■ Goal of the exercise:
A single number is the whole answer: the count of lines in these entries that hold "label".

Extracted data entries
★ ★ ★ ★ ★
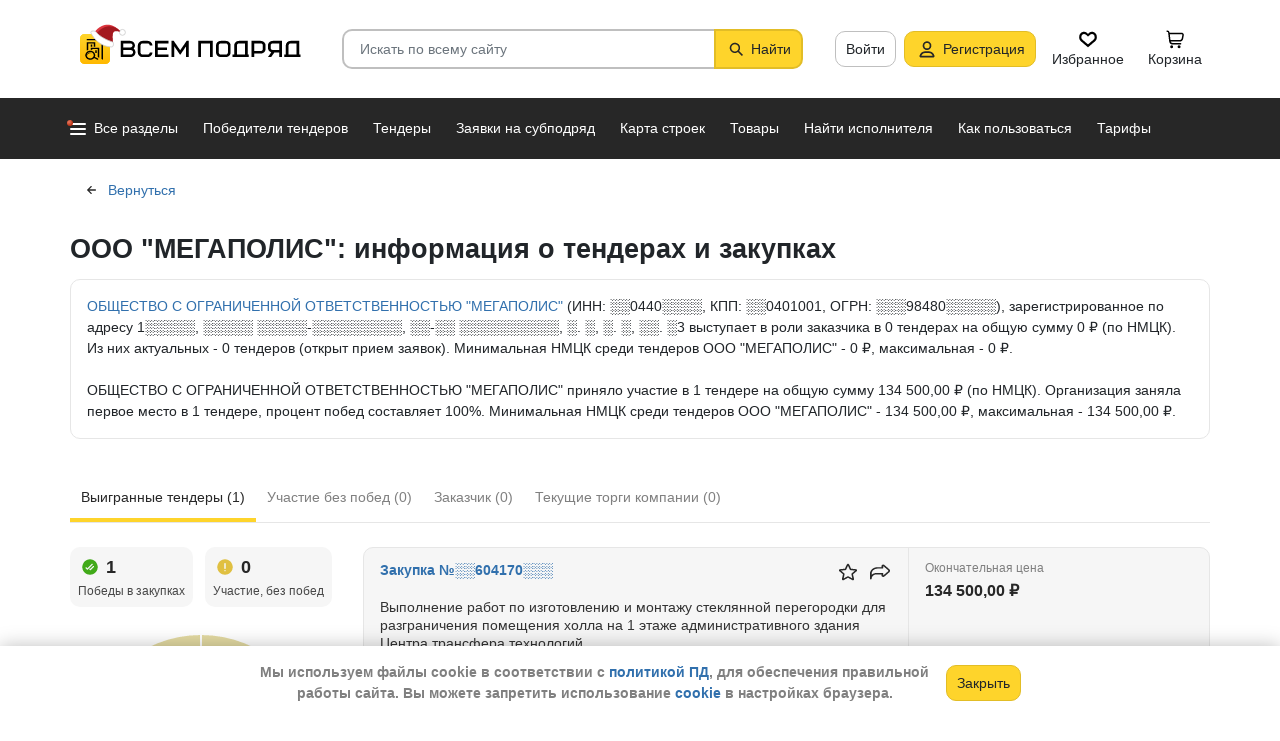

--- FILE ---
content_type: text/html; charset=utf-8
request_url: https://vsem-podryad.ru/supplierpurchasesblock/?supplierId=839fc214-b785-4b54-a190-11b885daaddd&isWinner=1&isActive=0&blockId=winner
body_size: 1227
content:
<div class="list-item-wrapper">
	<div class="list-item-row " data-list-item-row>
		<div class="list-item-info-wrap">
			<div class="list-item-info">
				<div class="list-item-number-row">
					<a href="/purchase/58c1266c-e782-4401-b580-6383419c5444/?backUrl=%2Fcompany%2F839fc214-b785-4b54-a190-11b885daaddd%2F" class="list-item-number-link hidden-xs">
						<div class="list-item-number">
							<span class="js-popover js-restricted-popover restricted-data" data-placement="right" data-content="Данные видны только &lt;a href=&quot;/registration/&quot;&gt;зарегистрированным&lt;/a&gt; пользователям с &lt;a href=&quot;/tariffplans/&quot;&gt;действующим тарифом&lt;/a&gt;.">
										Закупка №░░604170░░░</span></div>
					</a>
					<div class="list-item-number-row-actions">
						<div class="fav-block fav-event" data-item-id="58c1266c-e782-4401-b580-6383419c5444">
							<i class="fav-icon fav-icon-lg icon-star-empty"></i>
						</div>
						<div class="social-share dropdown no-print" data-page="purchase">
<button class="btn-link social-share-btn js-social-share-btn" data-toggle="dropdown" aria-haspopup="true" aria-label="Поделиться" aria-expanded="false">
		<span class="icon-social-share"></span>
	</button></div>

					</div>
				</div>

				<h3 class="list-item-title">Выполнение работ по изготовлению и монтажу стеклянной перегородки для разграничения помещения холла на 1 этаже административного здания Центра трансфера технологий</h3>
				<div class="list-item-supplier">
						<span class="list-item-label-vertical">Заказчик</span>
						<a href="/company/3d3cb8e7-22da-41e0-a2ba-1b9ee12b14e0/?from=company-purchases-company-customer">АКЦИОНЕРНОЕ ОБЩЕСТВО &quot;ОСОБЫЕ ЭКОНОМИЧЕСКИЕ ЗОНЫ&quot;</a>
					</div>
				

				
			</div>
			<div class="list-item-right-wrap">
				<a href="/purchase/58c1266c-e782-4401-b580-6383419c5444/?backUrl=%2Fcompany%2F839fc214-b785-4b54-a190-11b885daaddd%2F" class="list-item-number-link hidden-lg hidden-md hidden-sm">
					<div class="list-item-number">
						<span class="js-popover js-restricted-popover restricted-data" data-placement="right" data-content="Данные видны только &lt;a href=&quot;/registration/&quot;&gt;зарегистрированным&lt;/a&gt; пользователям с &lt;a href=&quot;/tariffplans/&quot;&gt;действующим тарифом&lt;/a&gt;.">
									Закупка №░░604170░░░</span></div>
				</a>
				<div class="list-item-price">
					<span class="list-item-label-vertical">Окончательная цена</span>
					134 500,00 ₽
				</div>
				<div class="list-item-date">
						<span class="list-item-label-horizontal">Победитель выбран:</span>
						04.10.2016
					</div>
			</div>
		</div>
	</div>

	
</div>

<div data-btn-additional-block class="text-center">
	<div class="list-item-row-last"></div> 
	</div>


<script>
	window['skipKey'+ 'winner'] = '58c1266c-e782-4401-b580-6383419c5444' || window['skipKey'+ 'winner'];
	if (!document.getElementById('fullpage'))
		window.location = '/';
</script>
★ ★ ★ ★ ★
■ Response to this exercise:
4